L'opinione

La grappa nei cocktails, per avvicinarla ai giovani. Ma sarà vero?

“Ho tentato di insegnargli l’ebbrezza della velocità nella corsa a piedi facendogli provare la bicicletta, ma poi lui ha preso la moto”. Non è che tra qualche anno il mondo della grappa, che ostinatamente cerca di farla utilizzare nel bere miscelato, potrebbe trovarsi a dover parafrasare questo? Se è vero che la grappa è un’acquavite con un grande contenuto culturale che le deriva dalla tradizione e da una qualificata artigianalità mai sopita e che questo si trasferisce alle sue caratteristiche sensoriali, occorrerebbe che i giovani imparassero a conoscerla tal quale e non travestita. Occorre quindi partire da una narrazione giovane e fresca, sincera e motivante, lontana dalla gergalità da addetti ai lavori e dalla retorica, magari intrisa di gioco e di sfide per farla conoscere e apprezzare. Solo così, pura, si premiano, tra l’altro, gli sforzi fatti negli ultimi quarant’anni per elevarne la qualità.

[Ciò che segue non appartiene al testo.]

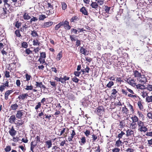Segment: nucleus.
<instances>
[{
    "label": "nucleus",
    "instance_id": "57",
    "mask_svg": "<svg viewBox=\"0 0 152 152\" xmlns=\"http://www.w3.org/2000/svg\"><path fill=\"white\" fill-rule=\"evenodd\" d=\"M147 116L148 118L150 119L152 121V112H149L147 114Z\"/></svg>",
    "mask_w": 152,
    "mask_h": 152
},
{
    "label": "nucleus",
    "instance_id": "54",
    "mask_svg": "<svg viewBox=\"0 0 152 152\" xmlns=\"http://www.w3.org/2000/svg\"><path fill=\"white\" fill-rule=\"evenodd\" d=\"M127 82L130 85H133L135 84V81L133 79H131V80L128 79Z\"/></svg>",
    "mask_w": 152,
    "mask_h": 152
},
{
    "label": "nucleus",
    "instance_id": "47",
    "mask_svg": "<svg viewBox=\"0 0 152 152\" xmlns=\"http://www.w3.org/2000/svg\"><path fill=\"white\" fill-rule=\"evenodd\" d=\"M137 124L136 123L133 122L131 123L130 124V126L131 127L132 129H136L137 127Z\"/></svg>",
    "mask_w": 152,
    "mask_h": 152
},
{
    "label": "nucleus",
    "instance_id": "62",
    "mask_svg": "<svg viewBox=\"0 0 152 152\" xmlns=\"http://www.w3.org/2000/svg\"><path fill=\"white\" fill-rule=\"evenodd\" d=\"M146 88L150 91H152V85L148 84Z\"/></svg>",
    "mask_w": 152,
    "mask_h": 152
},
{
    "label": "nucleus",
    "instance_id": "6",
    "mask_svg": "<svg viewBox=\"0 0 152 152\" xmlns=\"http://www.w3.org/2000/svg\"><path fill=\"white\" fill-rule=\"evenodd\" d=\"M96 112L97 115L101 116L102 115L104 112V109L103 106H101L98 107L96 110Z\"/></svg>",
    "mask_w": 152,
    "mask_h": 152
},
{
    "label": "nucleus",
    "instance_id": "2",
    "mask_svg": "<svg viewBox=\"0 0 152 152\" xmlns=\"http://www.w3.org/2000/svg\"><path fill=\"white\" fill-rule=\"evenodd\" d=\"M144 122L141 121L137 125L138 126V130L141 132H143L145 133L148 130V128L145 126Z\"/></svg>",
    "mask_w": 152,
    "mask_h": 152
},
{
    "label": "nucleus",
    "instance_id": "23",
    "mask_svg": "<svg viewBox=\"0 0 152 152\" xmlns=\"http://www.w3.org/2000/svg\"><path fill=\"white\" fill-rule=\"evenodd\" d=\"M14 61H12V62L9 64V68L10 70H13L14 68H15V64H16V62H15L14 60ZM11 61H13V60L12 59Z\"/></svg>",
    "mask_w": 152,
    "mask_h": 152
},
{
    "label": "nucleus",
    "instance_id": "18",
    "mask_svg": "<svg viewBox=\"0 0 152 152\" xmlns=\"http://www.w3.org/2000/svg\"><path fill=\"white\" fill-rule=\"evenodd\" d=\"M22 110H19L17 112L16 115V117L20 119L22 118V116L23 115V112Z\"/></svg>",
    "mask_w": 152,
    "mask_h": 152
},
{
    "label": "nucleus",
    "instance_id": "36",
    "mask_svg": "<svg viewBox=\"0 0 152 152\" xmlns=\"http://www.w3.org/2000/svg\"><path fill=\"white\" fill-rule=\"evenodd\" d=\"M18 122L17 123H14L16 125V127L19 128L20 127L24 124V121L21 120H18Z\"/></svg>",
    "mask_w": 152,
    "mask_h": 152
},
{
    "label": "nucleus",
    "instance_id": "33",
    "mask_svg": "<svg viewBox=\"0 0 152 152\" xmlns=\"http://www.w3.org/2000/svg\"><path fill=\"white\" fill-rule=\"evenodd\" d=\"M31 35L32 37H37L39 36L37 33V31H36L35 30L31 31Z\"/></svg>",
    "mask_w": 152,
    "mask_h": 152
},
{
    "label": "nucleus",
    "instance_id": "64",
    "mask_svg": "<svg viewBox=\"0 0 152 152\" xmlns=\"http://www.w3.org/2000/svg\"><path fill=\"white\" fill-rule=\"evenodd\" d=\"M120 151V149L117 147H116L112 150L113 152H119Z\"/></svg>",
    "mask_w": 152,
    "mask_h": 152
},
{
    "label": "nucleus",
    "instance_id": "35",
    "mask_svg": "<svg viewBox=\"0 0 152 152\" xmlns=\"http://www.w3.org/2000/svg\"><path fill=\"white\" fill-rule=\"evenodd\" d=\"M62 52L61 51L57 55L56 58V60L58 61H59L62 57Z\"/></svg>",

Se poi è vero, com’è vero, che per dare forza a un cocktails si trovano molte altre fonti alcoliche che costano molto meno, qualcuno mi spiega perché i barmen dovrebbero utilizzare la grappa?
A meno che non ci sia un’altra logica: contribuire a produrre bevande da sballo perché lì l’alcol non si sente e se ne consuma molto. A questa non voglio credere, i nostri grappaioli di difetti ne hanno tanti, ma il cinismo nelle loro azioni è comparso raramente, per non dire mai.